Refugees in Poland were, until 2022, a relatively small group. Since 1989, the number of people applying for refugee status in Poland has risen from about 1,000 to 10,000 each year; about 1–2% of the applications were approved. The majority of applications were citizens of the former Soviet Union (in particular, Chechnya and Ukraine).

Following the Russian invasion of Ukraine on 24 February 2022, more than 7.2 million refugees fleeing Ukraine have been recorded across Europe, with the vast majority initially fleeing to the countries closest to its western border. According to the United Nations High Commissioner for Refugees (UNHCR), almost 1.4 million people fled to neighboring Poland.

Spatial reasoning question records

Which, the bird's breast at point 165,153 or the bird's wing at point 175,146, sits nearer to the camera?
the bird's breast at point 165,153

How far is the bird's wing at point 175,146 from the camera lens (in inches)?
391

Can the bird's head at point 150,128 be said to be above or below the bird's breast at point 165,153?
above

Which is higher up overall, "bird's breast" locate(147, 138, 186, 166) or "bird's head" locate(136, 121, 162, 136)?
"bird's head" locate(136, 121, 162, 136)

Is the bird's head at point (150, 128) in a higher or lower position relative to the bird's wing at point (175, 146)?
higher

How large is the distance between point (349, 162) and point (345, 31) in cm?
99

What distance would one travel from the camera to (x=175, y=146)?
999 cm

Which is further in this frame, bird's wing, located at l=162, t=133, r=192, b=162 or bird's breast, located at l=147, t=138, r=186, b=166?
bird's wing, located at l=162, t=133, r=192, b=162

---

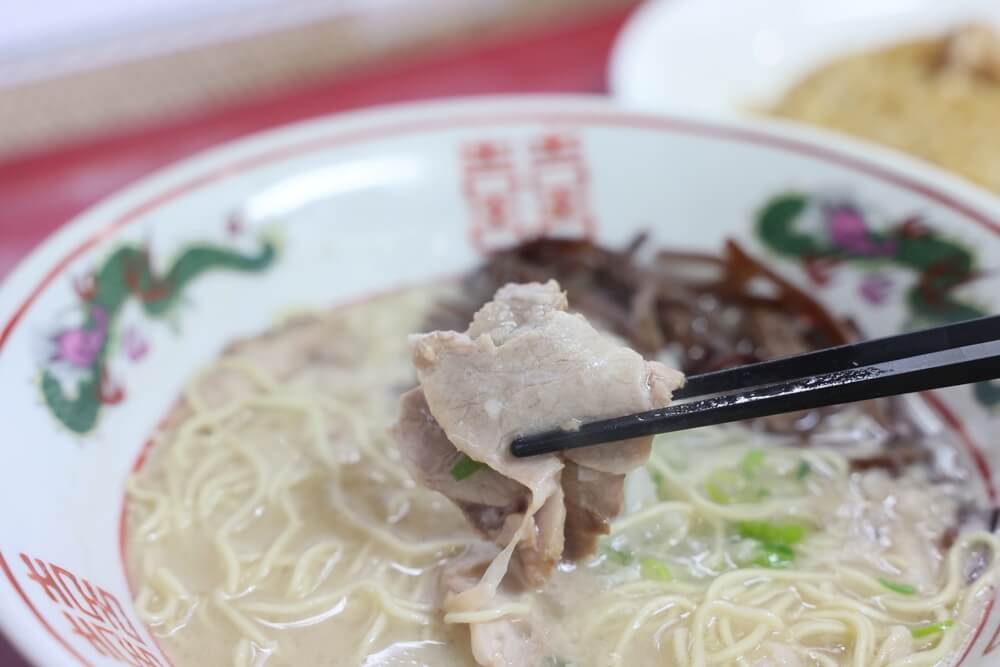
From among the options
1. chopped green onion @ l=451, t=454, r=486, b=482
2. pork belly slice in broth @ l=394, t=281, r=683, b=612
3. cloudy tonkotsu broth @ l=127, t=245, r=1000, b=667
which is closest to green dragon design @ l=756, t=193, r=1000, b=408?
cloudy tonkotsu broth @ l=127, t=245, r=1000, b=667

-- WHAT IS ASKED --
Give back the full passage on refugees in Poland word for word, with nothing left out.

-- RESPONSE FOR THIS EXERCISE --
Refugees in Poland were, until 2022, a relatively small group. Since 1989, the number of people applying for refugee status in Poland has risen from about 1,000 to 10,000 each year; about 1–2% of the applications were approved. The majority of applications were citizens of the former Soviet Union (in particular, Chechnya and Ukraine).

Following the Russian invasion of Ukraine on 24 February 2022, more than 7.2 million refugees fleeing Ukraine have been recorded across Europe, with the vast majority initially fleeing to the countries closest to its western border. According to the United Nations High Commissioner for Refugees (UNHCR), almost 1.4 million people fled to neighboring Poland.